It seems like most Monday nights in recent weeks, I’ve been writing my posts on my phone while sitting at Denny’s right around midnight.
I don’t usually have anything in mind to write, but I just let my fingers start typing and they tell whatever story my subconscious has decided is appropriate.
Tomorrow, I get the chance to appear at the Orlando Improv again, as a part of a Pro-Am showcase. Each time I can get a real audience to listen to my material, I improve, and that possibility that maybe, just maybe, I can make this into a career – well, it becomes one step closer to reality.
I hear a lot about comics being unhappy people with dark pasts. The more time I spend with the Orlando comics, the less I see that. In my opinion, it really is like a giant family. There are no secrets, everyone busts everyone’s balls, and you have to gain respect – nobody is entitled to it.

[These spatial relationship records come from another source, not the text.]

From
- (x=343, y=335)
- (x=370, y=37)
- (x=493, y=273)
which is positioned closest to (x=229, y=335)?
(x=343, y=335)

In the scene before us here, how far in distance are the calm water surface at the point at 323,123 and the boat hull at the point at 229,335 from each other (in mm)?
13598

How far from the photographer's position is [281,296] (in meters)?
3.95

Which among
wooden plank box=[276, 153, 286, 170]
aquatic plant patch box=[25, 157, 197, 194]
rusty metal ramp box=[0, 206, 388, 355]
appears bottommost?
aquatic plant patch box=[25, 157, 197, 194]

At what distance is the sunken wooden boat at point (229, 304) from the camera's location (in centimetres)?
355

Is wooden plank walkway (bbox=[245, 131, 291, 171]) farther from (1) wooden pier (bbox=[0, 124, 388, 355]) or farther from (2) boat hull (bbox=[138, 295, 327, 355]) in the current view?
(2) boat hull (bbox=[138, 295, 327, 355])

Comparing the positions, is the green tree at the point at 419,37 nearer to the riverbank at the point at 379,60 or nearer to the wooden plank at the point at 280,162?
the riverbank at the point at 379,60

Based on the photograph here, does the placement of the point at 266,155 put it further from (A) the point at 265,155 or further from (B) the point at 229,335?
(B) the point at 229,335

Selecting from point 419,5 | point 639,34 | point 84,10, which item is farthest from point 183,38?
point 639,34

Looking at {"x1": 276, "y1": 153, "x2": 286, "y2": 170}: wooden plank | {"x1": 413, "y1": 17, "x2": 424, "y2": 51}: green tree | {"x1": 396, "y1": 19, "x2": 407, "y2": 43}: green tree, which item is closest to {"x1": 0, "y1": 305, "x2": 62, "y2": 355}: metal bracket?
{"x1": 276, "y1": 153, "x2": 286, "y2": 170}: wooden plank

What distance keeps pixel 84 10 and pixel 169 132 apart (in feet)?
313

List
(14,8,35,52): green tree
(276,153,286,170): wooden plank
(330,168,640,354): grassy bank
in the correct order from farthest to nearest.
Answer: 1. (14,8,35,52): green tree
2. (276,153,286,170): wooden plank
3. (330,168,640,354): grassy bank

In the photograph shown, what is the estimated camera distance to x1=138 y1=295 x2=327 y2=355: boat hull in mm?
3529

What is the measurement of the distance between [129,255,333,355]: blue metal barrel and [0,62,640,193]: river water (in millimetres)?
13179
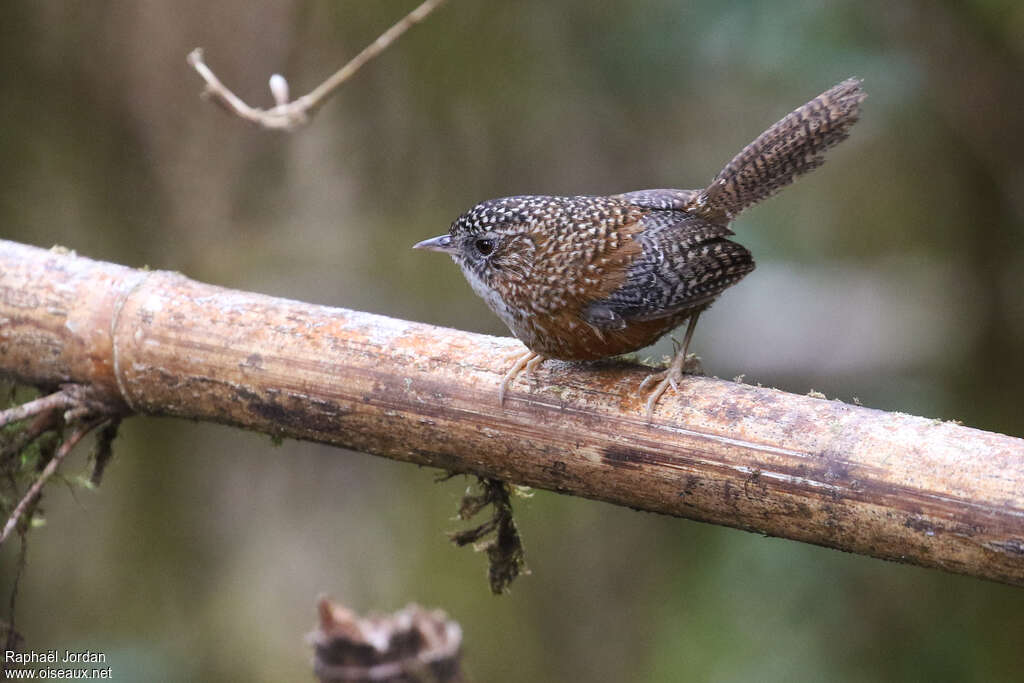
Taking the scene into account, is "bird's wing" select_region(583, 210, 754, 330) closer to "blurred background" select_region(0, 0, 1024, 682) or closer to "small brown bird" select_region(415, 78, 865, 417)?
"small brown bird" select_region(415, 78, 865, 417)

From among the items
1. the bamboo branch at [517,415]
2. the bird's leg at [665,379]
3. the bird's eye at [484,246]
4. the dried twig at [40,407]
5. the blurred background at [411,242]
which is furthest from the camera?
the blurred background at [411,242]

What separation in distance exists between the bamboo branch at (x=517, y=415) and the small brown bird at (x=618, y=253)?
12cm

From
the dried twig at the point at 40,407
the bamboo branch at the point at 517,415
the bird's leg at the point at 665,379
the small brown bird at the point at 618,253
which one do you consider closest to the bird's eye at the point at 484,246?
the small brown bird at the point at 618,253

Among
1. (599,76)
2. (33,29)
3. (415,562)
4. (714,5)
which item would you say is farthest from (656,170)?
(33,29)

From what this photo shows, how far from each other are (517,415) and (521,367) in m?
0.15

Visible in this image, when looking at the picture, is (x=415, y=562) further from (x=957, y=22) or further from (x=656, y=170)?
(x=957, y=22)

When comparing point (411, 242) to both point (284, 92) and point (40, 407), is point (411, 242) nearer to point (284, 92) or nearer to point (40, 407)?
point (284, 92)

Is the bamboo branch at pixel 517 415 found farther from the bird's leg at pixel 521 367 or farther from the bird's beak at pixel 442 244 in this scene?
the bird's beak at pixel 442 244

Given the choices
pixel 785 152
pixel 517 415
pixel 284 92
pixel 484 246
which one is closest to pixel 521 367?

I don’t know if I could do this if I thought it required a dark past and an even darker future. Sure, I’ve had some heartbreak and pain in my life, but it pales compared to the lives of many. My comedy comes primarily from a place of love for the art, not from a gaping hole in my soul that I can only patch with cynicism and sarcasm.
Eventually, I will leave this area. If I’m going to truly make this into my life, I will need to pursue it in a place like New York or LA, where the increased rewards are commensurate with the heightened risk and competition. And maybe, that environment is fueled by bitterness and darkness, but for now I’ll enjoy the benefits of the positive and supportive environment that the Orlando comedy scene has been thus far.
And if it all fails miserably, I can always take the Bar and practice law. Or work at McDonald’s. I’d make a kick-ass fry cook.